Single by The Kinks

from the album Sleepwalker
- B-side: "Sleepless Night" (U.K.); "Life Goes On" (U.S.);
- Released: 3 June 1977
- Recorded: Begun 1976
- Genre: Rock
- Length: 5:32
- Label: Arista
- Songwriter: Ray Davies
- Producer: Ray Davies

The Kinks singles chronology
| "Sleepwalker" (1977) | "Juke Box Music" (1977) | "Father Christmas" (1977) |

= Juke Box Music =

"Juke Box Music" is a track from the Kinks' 1977 album, Sleepwalker. It was one of the first tracks recorded in the Kinks' Konk recording complex. The song was also performed for The Old Grey Whistle Test in 1977.

==Background==
Kinks frontman and songwriter Ray Davies described the song as being about "a girl who listens to the juke box all day and really believes all the lyrics. People like me write lots of lyrics and she really believes it." "Juke Box Music" is about a music fan who believes in the lyrics of the songs that she plays repeatedly on the juke box. David Levesley of GQ called the song a "fresh take" on the female archetype in American rock 'n' roll culture, writing, "While this woman is obsessed with the romance and heightened emotions of music, it leads to everyone else wondering why she distances herself from reality." Rolling Stone says that the topic "should be a pathetic song, yet Davies has us tapping our feet, singing along."

==Release==
"Juke Box Music" was released as the second single from the band's 1976 Sleepwalker album, backed with "Sleepless Night" in the UK and Germany and with "Life Goes On" in the US. Despite the moderate commercial success of the band's previous single, it did not chart. "Juke Box Music" has since appeared on the Arista compilation album Come Dancing with The Kinks. It also gets the rare airplay on SiriusXM's Classic Rewind channel as well.

==Reception==
"Juke Box Music" has been positively reviewed by many critics.
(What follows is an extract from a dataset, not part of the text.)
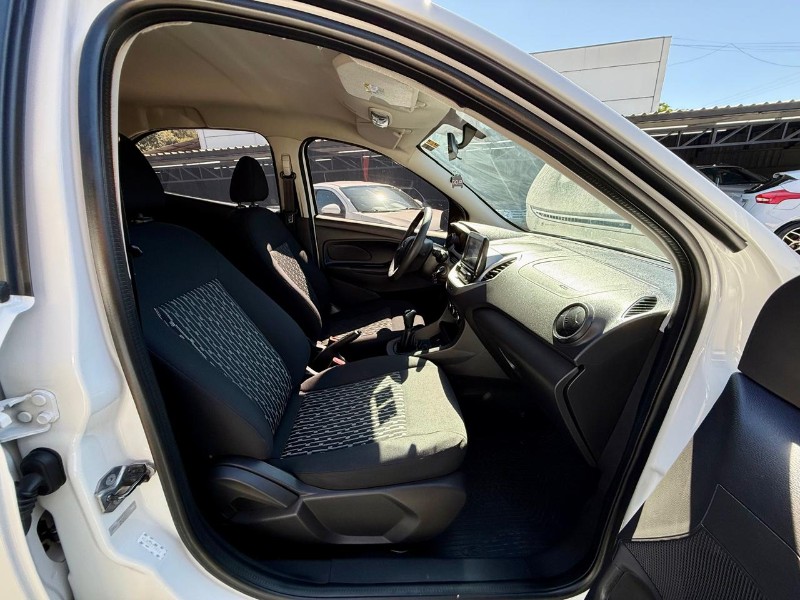 FORD KA 1.0 TI-VCT FLEX SE PLUS MANUAL 2020/2020 AR MULTIMARCAS VENÂNCIO AIRES / Carros no Vale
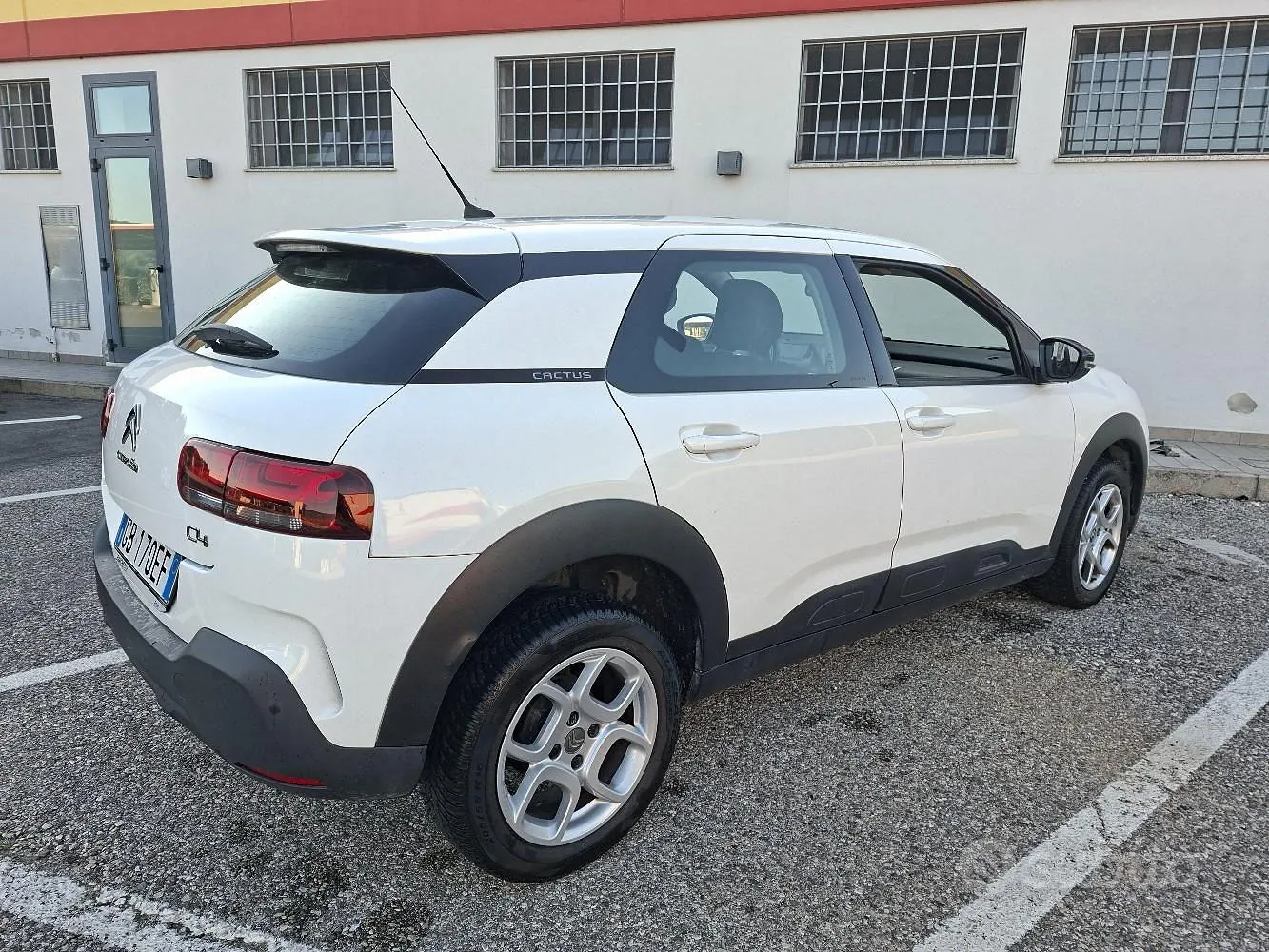 Citroen C4 Cactus 2020 photo 3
Robert Christgau recommended the track in his review of the Sleepwalker album, and Rolling Stone claimed that it "is the best song [on Sleepwalker]." AllMusic called the track "exceptional", and said it was "yet another impressionistic portrait by the Kinks' Ray Davies".

GQ's Levesley named the song on his list of "sixteen The Kinks songs that soundtracked England perfectly," writing, "Even here, in a song that feels like very old-school Kinks, they manage to do something fresh thanks to Davies' idiosyncratic look at the world."